#### Provided data

"""

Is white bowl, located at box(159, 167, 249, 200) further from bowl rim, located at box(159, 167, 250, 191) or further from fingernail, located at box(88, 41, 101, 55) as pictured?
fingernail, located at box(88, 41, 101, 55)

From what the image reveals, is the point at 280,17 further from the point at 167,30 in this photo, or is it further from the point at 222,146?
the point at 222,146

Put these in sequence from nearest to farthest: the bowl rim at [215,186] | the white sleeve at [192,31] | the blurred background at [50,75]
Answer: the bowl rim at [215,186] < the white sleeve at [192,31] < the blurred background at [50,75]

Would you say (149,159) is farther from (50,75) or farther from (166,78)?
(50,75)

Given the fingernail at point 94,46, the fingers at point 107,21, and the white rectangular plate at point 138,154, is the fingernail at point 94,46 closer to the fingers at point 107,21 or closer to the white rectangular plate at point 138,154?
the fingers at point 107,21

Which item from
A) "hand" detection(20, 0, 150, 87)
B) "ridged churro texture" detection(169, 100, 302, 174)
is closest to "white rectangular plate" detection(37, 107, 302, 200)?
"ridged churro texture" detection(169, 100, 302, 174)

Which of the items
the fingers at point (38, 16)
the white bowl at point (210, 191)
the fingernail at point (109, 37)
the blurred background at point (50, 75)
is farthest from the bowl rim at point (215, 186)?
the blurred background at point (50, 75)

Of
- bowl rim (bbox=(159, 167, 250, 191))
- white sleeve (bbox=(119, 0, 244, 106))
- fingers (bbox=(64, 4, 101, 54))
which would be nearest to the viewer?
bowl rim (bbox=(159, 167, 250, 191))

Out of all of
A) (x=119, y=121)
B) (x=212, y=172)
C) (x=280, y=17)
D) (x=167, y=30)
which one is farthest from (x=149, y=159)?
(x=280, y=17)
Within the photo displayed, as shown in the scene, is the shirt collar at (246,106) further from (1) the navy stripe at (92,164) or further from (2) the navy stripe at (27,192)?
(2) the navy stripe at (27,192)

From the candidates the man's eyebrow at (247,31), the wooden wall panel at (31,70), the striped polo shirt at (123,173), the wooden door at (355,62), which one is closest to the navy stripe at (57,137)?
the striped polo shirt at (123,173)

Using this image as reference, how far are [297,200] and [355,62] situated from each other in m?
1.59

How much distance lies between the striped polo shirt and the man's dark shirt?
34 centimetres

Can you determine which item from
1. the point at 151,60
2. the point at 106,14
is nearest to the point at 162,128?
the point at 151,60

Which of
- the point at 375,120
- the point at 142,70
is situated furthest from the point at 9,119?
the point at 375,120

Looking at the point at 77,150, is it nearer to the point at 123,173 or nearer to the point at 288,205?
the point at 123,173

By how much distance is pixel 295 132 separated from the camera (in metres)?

"""

Working from the material above, retype it in its entirety without change.

#### Answer for the task
Is white bowl, located at box(159, 167, 249, 200) further from bowl rim, located at box(159, 167, 250, 191) or further from fingernail, located at box(88, 41, 101, 55) as pictured?
fingernail, located at box(88, 41, 101, 55)

From what the image reveals, is the point at 280,17 further from the point at 167,30 in this photo, or is it further from the point at 222,146?
the point at 222,146

Put these in sequence from nearest to farthest: the bowl rim at [215,186] | the white sleeve at [192,31] | the blurred background at [50,75]
Answer: the bowl rim at [215,186] < the white sleeve at [192,31] < the blurred background at [50,75]

Would you say (149,159) is farther from (50,75) or farther from (166,78)?
(50,75)

Given the fingernail at point 94,46, the fingers at point 107,21, and the white rectangular plate at point 138,154, is the fingernail at point 94,46 closer to the fingers at point 107,21 or closer to the white rectangular plate at point 138,154?
the fingers at point 107,21

Which item from
A) "hand" detection(20, 0, 150, 87)
B) "ridged churro texture" detection(169, 100, 302, 174)
is closest to "white rectangular plate" detection(37, 107, 302, 200)?
"ridged churro texture" detection(169, 100, 302, 174)

Which of the items
the fingers at point (38, 16)
the white bowl at point (210, 191)
the fingernail at point (109, 37)
the blurred background at point (50, 75)
is farthest from the bowl rim at point (215, 186)?
the blurred background at point (50, 75)

Of
- bowl rim (bbox=(159, 167, 250, 191))
- white sleeve (bbox=(119, 0, 244, 106))
- fingers (bbox=(64, 4, 101, 54))
which would be nearest to the viewer?
bowl rim (bbox=(159, 167, 250, 191))

Out of all of
A) (x=119, y=121)
B) (x=212, y=172)
C) (x=280, y=17)
D) (x=167, y=30)
which one is farthest from (x=149, y=159)?
(x=280, y=17)
Within the photo displayed, as shown in the scene, is the shirt collar at (246,106) further from (1) the navy stripe at (92,164) or further from (2) the navy stripe at (27,192)?
(2) the navy stripe at (27,192)

From the candidates the man's eyebrow at (247,31), the wooden wall panel at (31,70), the striped polo shirt at (123,173), the wooden door at (355,62), which one is closest to the navy stripe at (57,137)?
the striped polo shirt at (123,173)

Using this image as reference, how far are [297,200] and [355,62] situated from each other in m?
1.59

How much distance lies between the striped polo shirt and the man's dark shirt?
34 centimetres

Can you determine which item from
1. the point at 151,60
2. the point at 106,14
is nearest to the point at 162,128?
the point at 151,60

Which of
- the point at 375,120
- the point at 142,70
is situated furthest from the point at 9,119?
the point at 375,120

Looking at the point at 77,150, is it nearer to the point at 123,173 or nearer to the point at 288,205?
the point at 123,173

By how much distance is pixel 295 132 separated from the camera (in metres)?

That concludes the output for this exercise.